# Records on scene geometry
/---

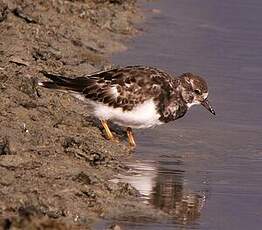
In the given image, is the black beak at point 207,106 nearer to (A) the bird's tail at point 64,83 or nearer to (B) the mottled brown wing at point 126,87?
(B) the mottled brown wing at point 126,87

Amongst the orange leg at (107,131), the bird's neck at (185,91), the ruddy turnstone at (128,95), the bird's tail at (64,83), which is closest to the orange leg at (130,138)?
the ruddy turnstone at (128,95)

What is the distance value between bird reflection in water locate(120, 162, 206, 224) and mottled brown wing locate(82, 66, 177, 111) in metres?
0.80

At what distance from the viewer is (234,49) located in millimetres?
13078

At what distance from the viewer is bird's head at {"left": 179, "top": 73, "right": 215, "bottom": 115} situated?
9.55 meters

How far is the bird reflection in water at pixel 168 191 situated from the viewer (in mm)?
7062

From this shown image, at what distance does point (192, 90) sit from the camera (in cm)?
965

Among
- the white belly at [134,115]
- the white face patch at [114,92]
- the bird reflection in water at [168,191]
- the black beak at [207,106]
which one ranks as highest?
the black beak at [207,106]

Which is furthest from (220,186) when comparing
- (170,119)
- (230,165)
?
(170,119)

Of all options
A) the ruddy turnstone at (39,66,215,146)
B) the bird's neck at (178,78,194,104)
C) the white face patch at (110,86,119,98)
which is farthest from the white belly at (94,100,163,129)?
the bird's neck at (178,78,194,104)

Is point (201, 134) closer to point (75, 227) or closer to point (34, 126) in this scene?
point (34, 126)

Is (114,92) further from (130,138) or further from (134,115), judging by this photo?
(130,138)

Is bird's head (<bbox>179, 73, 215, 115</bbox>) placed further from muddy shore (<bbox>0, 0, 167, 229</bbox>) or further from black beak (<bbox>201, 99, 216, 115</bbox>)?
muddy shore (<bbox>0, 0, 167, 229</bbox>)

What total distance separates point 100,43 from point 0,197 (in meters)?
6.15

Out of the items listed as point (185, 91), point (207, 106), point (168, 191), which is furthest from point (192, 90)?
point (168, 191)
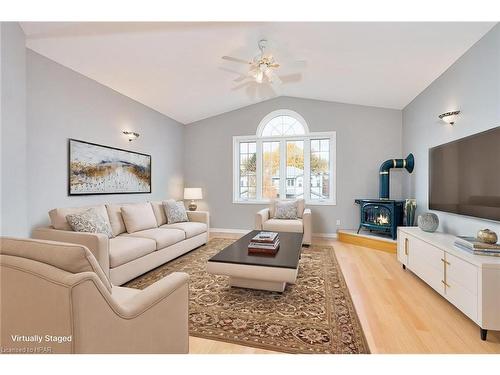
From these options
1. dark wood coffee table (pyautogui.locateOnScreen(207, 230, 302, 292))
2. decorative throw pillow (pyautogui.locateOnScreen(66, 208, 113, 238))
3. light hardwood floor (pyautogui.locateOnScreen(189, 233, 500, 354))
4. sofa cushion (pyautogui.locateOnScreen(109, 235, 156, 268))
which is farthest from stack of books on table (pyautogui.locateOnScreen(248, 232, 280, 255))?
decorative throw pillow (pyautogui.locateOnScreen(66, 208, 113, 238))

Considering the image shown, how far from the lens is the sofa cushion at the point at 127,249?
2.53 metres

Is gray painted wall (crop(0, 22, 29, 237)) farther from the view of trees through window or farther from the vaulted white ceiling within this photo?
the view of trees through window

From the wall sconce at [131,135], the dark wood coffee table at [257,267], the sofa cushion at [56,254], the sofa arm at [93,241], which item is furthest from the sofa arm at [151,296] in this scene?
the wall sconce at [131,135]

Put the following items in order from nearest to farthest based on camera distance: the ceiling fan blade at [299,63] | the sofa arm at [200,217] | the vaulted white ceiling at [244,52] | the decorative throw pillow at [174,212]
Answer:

\---
/---

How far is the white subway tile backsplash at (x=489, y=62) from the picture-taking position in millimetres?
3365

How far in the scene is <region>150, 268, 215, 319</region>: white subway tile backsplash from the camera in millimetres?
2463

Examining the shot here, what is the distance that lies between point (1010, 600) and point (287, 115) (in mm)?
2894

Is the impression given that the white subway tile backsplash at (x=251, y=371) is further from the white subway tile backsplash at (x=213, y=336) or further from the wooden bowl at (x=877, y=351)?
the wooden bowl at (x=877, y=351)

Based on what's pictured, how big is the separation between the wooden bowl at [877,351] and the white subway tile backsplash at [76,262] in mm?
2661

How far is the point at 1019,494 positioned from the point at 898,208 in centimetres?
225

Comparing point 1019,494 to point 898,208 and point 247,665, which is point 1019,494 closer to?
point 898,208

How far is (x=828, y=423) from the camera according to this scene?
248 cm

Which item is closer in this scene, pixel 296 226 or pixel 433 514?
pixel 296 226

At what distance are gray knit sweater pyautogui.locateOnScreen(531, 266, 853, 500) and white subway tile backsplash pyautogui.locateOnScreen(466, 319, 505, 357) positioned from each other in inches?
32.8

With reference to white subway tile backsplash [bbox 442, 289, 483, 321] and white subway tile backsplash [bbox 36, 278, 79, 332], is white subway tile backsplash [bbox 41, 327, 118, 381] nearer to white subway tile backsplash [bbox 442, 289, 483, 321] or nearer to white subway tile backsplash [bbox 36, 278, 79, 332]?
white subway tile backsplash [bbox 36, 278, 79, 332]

\---
/---

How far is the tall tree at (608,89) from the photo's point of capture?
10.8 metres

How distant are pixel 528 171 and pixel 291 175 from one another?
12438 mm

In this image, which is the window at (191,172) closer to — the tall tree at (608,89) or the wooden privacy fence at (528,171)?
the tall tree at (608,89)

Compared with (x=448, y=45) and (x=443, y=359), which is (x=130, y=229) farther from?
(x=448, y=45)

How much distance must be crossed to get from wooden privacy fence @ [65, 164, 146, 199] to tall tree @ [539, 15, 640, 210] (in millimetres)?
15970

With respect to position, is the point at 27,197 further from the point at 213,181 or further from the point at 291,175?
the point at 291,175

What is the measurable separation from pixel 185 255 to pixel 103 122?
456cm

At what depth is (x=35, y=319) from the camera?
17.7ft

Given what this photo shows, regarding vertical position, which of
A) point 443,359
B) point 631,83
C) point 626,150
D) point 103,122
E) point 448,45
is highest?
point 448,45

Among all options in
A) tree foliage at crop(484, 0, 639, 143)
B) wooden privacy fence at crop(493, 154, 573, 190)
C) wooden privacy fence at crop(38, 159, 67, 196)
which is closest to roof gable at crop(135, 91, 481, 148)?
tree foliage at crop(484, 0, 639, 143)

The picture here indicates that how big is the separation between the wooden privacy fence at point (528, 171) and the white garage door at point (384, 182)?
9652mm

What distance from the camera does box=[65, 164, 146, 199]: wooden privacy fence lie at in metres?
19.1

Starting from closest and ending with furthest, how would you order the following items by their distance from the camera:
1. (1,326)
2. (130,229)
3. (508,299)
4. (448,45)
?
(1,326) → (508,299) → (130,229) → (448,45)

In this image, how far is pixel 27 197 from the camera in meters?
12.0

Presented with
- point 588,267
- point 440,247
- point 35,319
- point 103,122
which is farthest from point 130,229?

\---

Pull out every line in the records above that contains the string "patch", and copy each one in full.

# Result for this exercise
- the white face patch at [114,92]
C) the white face patch at (110,86,119,98)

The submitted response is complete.